How are you working with the new regional authorities in Apurimac?

We have had very constructive engagement with the new authorities, who see mining as a major promoter and enabler of development in the region. It is important to build strong and sustainable relationships with the new authorities, understanding their views and aspirations and learning how we can contribute towards their development goals for the region. We continue to drive progress in education and health, and we have a commitment to carry out Works for Taxes projects focused on education, infrastructure and irrigation. One of the key challenges for Apurimac is the high rate of anemia in children under 36 months, which is at 54%. The new regional government has a plan to eradicate anemia – aligned with one coming from the central government – and we are looking at programs to support this initiative.

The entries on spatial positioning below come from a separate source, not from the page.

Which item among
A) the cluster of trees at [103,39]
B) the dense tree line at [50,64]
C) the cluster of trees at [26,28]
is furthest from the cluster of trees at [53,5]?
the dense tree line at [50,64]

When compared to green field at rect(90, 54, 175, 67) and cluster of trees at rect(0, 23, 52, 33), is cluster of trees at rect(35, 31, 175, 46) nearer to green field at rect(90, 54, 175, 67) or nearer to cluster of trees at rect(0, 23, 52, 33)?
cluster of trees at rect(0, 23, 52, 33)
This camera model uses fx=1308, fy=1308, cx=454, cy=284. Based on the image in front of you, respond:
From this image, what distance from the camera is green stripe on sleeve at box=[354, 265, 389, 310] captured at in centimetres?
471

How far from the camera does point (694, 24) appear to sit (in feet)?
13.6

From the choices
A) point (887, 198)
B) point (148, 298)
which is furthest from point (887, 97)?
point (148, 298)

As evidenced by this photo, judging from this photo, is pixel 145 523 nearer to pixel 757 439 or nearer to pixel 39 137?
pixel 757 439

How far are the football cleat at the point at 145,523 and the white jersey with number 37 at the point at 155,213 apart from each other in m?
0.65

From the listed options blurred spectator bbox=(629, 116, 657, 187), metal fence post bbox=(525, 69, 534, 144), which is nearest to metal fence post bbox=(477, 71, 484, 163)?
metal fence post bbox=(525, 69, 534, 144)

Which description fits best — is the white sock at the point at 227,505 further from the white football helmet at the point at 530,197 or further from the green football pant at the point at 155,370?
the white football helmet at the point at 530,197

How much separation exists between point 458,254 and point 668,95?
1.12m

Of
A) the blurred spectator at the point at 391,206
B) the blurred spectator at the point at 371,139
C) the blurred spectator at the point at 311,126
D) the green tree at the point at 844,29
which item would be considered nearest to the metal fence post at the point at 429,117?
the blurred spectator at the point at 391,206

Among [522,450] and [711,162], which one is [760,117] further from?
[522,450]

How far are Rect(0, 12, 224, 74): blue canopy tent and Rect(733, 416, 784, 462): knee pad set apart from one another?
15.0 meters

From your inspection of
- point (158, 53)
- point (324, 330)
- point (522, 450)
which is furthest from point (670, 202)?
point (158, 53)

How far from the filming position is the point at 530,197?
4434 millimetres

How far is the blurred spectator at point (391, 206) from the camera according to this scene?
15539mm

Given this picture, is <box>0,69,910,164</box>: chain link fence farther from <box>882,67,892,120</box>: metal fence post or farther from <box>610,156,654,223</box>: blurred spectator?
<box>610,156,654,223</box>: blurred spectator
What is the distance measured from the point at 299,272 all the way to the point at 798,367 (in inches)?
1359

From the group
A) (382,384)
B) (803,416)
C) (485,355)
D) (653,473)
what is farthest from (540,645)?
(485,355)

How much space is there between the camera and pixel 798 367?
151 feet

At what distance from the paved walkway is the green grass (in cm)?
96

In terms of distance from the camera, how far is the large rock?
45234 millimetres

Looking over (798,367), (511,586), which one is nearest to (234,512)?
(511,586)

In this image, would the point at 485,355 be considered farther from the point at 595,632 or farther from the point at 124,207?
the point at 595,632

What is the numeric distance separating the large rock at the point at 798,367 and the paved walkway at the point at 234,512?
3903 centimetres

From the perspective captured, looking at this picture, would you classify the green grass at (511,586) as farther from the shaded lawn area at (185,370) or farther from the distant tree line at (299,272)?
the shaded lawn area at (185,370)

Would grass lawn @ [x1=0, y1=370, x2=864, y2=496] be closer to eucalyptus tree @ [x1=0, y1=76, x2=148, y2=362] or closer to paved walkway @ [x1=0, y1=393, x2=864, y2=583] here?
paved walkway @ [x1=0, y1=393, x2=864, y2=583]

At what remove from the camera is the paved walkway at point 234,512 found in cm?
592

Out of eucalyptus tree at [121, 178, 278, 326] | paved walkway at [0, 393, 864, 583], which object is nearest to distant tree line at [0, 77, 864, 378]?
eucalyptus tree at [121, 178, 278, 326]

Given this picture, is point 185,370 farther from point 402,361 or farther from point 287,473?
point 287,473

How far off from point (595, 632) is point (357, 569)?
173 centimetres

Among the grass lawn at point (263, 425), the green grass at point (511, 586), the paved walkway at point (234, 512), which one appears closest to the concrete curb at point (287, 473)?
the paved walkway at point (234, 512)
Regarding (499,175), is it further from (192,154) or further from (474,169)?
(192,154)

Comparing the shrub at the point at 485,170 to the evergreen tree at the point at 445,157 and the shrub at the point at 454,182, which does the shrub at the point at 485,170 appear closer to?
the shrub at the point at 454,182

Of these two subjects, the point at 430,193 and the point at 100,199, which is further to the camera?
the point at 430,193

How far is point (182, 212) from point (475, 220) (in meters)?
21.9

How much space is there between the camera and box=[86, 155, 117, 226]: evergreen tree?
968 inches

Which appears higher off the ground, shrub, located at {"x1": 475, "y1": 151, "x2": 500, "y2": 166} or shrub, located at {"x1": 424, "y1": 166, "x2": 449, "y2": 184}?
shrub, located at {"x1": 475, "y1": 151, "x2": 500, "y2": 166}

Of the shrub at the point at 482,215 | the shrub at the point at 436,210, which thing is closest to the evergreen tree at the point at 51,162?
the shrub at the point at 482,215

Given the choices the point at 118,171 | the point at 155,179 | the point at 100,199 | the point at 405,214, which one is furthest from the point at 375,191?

Moving forward, what role is Peru set to play in the global copper market?

Peru is ideally placed to capitalize on the growth in copper demand that is forecast for the coming years.  This is considering the maturity of some of the other copper rich regions where many of the copper projects are moving into more challenging stages of the life cycle. With the right support and direction from government, I believe Peru could become the world’s largest copper producer in the coming years.